1 CD chez Music From Source/L’autre distribution, 12,99 euros.
Sophie Alour, formée initialement à la clarinette, s’exprime principalement au saxophone ténor depuis le début des années 2000. Elle a débuté avec des musiciens comme Aldo Romano, Stéphane Belmondo ou Christophe Dal Sasso avant de rejoindre l’organiste et chanteuse américaine Rhoda Scott avec qui elle a formé et forme toujours l’un des principaux groupes féministes de jazz. Féministe par le combat et féministe aussi par la composition entièrement féminine de la formation.
« Un point de rencontre »
Insulaire, le premier album de Sophie Alour, enregistré en 2005 et sorti en 2006, a rencontré un grand succès critique et la fit connaître largement parmi les amateurEs de jazz. Depuis, elle publie régulièrement ses propres albums dans des formats différents où elle propose des compositions personnelles ou des interprétations/improvisations libres de standard1.

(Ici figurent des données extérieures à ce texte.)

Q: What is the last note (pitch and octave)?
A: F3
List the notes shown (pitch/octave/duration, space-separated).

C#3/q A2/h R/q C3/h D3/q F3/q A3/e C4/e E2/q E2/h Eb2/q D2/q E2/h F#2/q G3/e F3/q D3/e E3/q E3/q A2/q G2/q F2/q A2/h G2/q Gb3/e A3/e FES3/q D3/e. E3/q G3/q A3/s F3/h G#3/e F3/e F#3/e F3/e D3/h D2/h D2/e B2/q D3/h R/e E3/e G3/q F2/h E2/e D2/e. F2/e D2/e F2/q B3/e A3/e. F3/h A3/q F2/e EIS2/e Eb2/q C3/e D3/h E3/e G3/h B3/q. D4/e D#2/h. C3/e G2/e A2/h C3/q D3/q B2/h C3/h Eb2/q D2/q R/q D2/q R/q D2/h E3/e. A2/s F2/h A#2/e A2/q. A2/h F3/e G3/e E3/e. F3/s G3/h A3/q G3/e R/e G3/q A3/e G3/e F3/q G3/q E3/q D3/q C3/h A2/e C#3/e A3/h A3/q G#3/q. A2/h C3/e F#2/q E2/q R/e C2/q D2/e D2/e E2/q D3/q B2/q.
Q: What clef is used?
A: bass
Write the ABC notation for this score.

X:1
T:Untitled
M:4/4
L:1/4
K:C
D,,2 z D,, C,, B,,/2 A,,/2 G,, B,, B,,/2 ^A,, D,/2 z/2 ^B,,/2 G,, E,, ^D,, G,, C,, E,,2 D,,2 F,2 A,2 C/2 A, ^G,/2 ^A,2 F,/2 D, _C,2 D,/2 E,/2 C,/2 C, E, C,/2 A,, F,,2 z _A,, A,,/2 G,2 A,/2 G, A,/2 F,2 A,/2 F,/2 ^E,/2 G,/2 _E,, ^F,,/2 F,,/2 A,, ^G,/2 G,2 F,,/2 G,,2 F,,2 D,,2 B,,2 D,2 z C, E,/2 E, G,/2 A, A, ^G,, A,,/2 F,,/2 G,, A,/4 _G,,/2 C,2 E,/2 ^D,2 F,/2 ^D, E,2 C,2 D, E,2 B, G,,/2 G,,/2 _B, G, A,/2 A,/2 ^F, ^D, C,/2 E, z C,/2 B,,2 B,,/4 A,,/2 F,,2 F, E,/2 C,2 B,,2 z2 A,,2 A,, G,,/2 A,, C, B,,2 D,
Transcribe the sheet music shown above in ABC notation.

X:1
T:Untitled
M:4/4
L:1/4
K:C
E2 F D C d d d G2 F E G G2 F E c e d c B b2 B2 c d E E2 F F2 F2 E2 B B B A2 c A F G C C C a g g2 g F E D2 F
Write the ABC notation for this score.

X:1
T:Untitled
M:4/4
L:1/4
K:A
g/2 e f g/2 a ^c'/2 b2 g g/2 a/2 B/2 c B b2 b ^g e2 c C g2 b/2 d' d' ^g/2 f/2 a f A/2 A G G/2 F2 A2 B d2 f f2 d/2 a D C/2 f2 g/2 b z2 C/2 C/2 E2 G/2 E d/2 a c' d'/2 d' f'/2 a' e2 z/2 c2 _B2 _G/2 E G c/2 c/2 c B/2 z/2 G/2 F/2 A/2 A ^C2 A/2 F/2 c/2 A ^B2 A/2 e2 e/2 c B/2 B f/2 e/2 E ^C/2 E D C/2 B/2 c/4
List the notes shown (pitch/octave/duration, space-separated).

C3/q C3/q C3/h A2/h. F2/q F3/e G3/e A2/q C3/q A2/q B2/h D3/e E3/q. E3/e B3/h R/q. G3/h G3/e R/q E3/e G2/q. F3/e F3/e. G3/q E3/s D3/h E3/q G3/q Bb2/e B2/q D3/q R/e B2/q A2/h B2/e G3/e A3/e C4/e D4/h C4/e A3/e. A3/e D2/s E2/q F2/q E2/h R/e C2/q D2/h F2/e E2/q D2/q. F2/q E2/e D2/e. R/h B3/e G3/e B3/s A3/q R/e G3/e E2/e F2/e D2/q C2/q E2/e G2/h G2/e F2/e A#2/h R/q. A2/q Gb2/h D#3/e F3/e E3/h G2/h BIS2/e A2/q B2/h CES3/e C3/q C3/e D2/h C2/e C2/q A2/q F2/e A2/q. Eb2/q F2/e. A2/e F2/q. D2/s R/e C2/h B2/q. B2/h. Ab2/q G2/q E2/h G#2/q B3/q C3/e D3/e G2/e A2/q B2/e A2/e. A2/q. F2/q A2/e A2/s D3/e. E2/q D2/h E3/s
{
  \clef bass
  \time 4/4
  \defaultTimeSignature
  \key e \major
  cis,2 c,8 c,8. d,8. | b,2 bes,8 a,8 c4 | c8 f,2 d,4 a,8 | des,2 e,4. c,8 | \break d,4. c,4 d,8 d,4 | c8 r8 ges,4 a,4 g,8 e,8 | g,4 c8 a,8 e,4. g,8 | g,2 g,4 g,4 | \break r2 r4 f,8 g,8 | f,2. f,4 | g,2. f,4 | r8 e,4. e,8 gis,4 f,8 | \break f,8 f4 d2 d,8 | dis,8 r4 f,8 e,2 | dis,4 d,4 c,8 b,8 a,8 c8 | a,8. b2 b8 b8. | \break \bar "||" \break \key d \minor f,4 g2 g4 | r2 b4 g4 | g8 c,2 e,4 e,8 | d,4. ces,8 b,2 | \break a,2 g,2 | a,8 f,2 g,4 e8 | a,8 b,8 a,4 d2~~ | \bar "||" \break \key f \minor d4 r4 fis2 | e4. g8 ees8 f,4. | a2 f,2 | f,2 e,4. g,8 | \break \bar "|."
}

En 2019, elle opère un virage radical vers les musiques orientales et collabore avec l’Égyptien Mohammed Abozekry pour l’album Joy qui a reçu le prix Django-Reinhardt de l’académie du jazz2. Sophie et Mohammed ont donné, en dépit de la pandémie, de nombreuses interprétations « live » de cet album, de Coutances à Marciac en passant par Vienne. Encouragée par la reconnaissance du public, la musicienne a décidé, dans un glissement typiquement « lacanien » de donner une suite à Joy en se tournant vers Abdallah, le frère de Mohammed et, ce faisant, passant de l’oud au sarz. Le sarz est un luth moins connu mais sacré chez les Alevis car il sert souvent à accompagner les chants des cérémonies, religieuses ou non. Pour Sophie Alour : « Le sarz met l’âme en vibration avec un autre monde et, par sa facture même, balise l’écriture et impose de trouver un point de rencontre, à défaut d’avoir une langue commune. »
Un son franc et des notes ludiques
Enjoy s’ouvre sur une nouvelle interprétation de la « Chaussée des géants », plus frénétique et volcanique que dans Joy. 6 minutes 17 de bonheur pyrotechnique. Sophie s’ouvre également au chant dans des fugues orientales (« Sous tous les toits du monde ») où elle s’appuie sur Raphaëlle Brochet au chant indien.
Tout l’album est une circulation d’un jazz invisible qui parle à notre inconscient sans oublier ce qui fait la force de cette musique propice aux ruptures et déchainements musicaux où la musicienne s’empare de son saxophone ou de sa flûte (« Songe en forme de fougère ») pour en extirper un sentiment à l’état pur. Bien loin des sensibleries ou des performances inutiles, juste un son franc et des notes ludiques.
Tout le long des onze pièces de l’album, le groupe donne l’impression de tourner, de danser autour de la cheffe d’orchestre et de son saxophone pour un nouveau voyage initiatique.
Deux dates parmi d’autres pour vous en convaincre. Le 7 août à l’Estrada au festival de Marciac (Gers) et le 28 septembre au New Morning (Paris).